Frequency, Thresholds, and Alerting
Frequency should match business impact, not engineering convenience.
For Uptrip, we run high-impact checks every few hours (like card image generation) and lower-frequency checks daily (like provider-specific login health when traffic is lower). The exact schedule matters less than consistency and clear ownership.
Thresholds are where most teams create noise by accident. “Zero events” is not always a failure, especially in low-traffic windows. We define thresholds using expected volume and timing behavior:
- Check a recent time window where activity is expected.
- Add a grace period for asynchronous processing.
- Alert only when the missing outcome persists after the grace period.
Alerts should also be actionable. Each alert should say:
- What outcome is missing
- Which time window is affected
- Which query/check failed
- Who owns the first response
If the alert does not help someone take the first action in minutes, it is not ready.

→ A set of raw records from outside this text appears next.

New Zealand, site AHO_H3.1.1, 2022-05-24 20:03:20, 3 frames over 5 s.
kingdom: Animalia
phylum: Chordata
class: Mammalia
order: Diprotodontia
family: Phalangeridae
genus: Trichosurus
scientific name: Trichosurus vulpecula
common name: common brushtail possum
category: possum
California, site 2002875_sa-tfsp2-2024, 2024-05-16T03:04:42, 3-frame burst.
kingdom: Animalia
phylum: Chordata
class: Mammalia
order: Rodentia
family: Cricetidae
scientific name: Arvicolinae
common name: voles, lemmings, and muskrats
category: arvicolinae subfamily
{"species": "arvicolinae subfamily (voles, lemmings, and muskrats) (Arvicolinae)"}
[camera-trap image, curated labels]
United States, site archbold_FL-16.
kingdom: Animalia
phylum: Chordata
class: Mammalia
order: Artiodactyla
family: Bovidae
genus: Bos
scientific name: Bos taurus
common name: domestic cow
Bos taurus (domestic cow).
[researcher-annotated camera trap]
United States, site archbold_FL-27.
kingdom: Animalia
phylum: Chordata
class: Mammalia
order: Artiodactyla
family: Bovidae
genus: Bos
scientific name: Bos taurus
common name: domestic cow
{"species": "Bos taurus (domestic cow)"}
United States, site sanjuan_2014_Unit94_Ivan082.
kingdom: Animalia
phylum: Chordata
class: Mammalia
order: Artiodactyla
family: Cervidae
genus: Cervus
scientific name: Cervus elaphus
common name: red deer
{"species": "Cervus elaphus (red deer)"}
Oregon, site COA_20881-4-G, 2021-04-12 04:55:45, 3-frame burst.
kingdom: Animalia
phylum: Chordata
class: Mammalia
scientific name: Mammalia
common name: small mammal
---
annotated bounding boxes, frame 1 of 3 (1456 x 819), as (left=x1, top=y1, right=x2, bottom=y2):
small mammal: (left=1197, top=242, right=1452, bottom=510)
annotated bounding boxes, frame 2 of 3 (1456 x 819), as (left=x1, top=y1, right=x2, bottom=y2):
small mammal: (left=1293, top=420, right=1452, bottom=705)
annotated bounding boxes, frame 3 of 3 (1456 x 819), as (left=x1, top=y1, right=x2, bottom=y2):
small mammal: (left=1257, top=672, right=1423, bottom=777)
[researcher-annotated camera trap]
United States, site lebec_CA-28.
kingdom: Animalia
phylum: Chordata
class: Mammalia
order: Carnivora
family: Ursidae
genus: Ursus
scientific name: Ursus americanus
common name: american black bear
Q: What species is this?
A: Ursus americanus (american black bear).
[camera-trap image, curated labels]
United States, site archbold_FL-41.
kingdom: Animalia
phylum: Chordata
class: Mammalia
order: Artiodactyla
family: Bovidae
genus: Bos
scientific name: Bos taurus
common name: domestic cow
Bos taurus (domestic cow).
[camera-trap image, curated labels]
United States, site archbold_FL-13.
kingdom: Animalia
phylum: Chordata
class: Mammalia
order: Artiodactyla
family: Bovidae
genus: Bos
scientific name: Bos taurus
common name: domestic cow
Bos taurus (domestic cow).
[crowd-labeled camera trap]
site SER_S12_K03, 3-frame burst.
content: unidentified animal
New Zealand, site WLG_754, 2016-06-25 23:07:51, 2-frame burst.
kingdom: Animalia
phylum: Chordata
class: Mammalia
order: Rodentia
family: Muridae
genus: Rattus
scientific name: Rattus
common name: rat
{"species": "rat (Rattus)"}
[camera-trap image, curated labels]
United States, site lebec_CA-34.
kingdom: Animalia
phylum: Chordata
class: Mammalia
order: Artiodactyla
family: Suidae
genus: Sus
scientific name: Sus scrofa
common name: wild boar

Edge Cases and False Alerts
The quality of a checker is mostly about how well it avoids false alarms.
In our case, three edge cases mattered:
- Low-volume windows
- Processing delay versus real failure
- Query correctness across multiple tables and columns
Low-volume windows are simple to describe and easy to get wrong. If no one is expected to log in with a specific provider during a quiet period, “zero logins” should not wake people up. We solve this by evaluating checks only in windows where activity is expected, based on other activity markers.
Processing delay is another common source of noisy alerts. A card without an image right after creation is not always a bug; sometimes the image pipeline is still running. We add a grace period, then check only records older than that threshold.
The most important edge case for us was query correctness. A straightforward query for provider logins looked valid but produced wrong alerts because the real “successful login” signal was spread across multiple tables and columns. We had to model the check around our actual data semantics, not around the most convenient SQL statement.
If the checker does not reflect how your data is truly written, your alerts become just another source of noise in the ops channel.
Conclusion
The main shift for us was simple: stop treating “no visible error” as proof that critical flows are healthy.
For important functions, we now define expected business outcomes and verify them on a schedule. For Uptrip, that includes provider logins, card image generation, and other critical Web3 and marketplace outcomes. The checks are straightforward, but the details matter: frequency, grace periods, and accurate data queries.
Periodic checks are not fancy monitoring. They are a practical way to discover silent failures before customers do.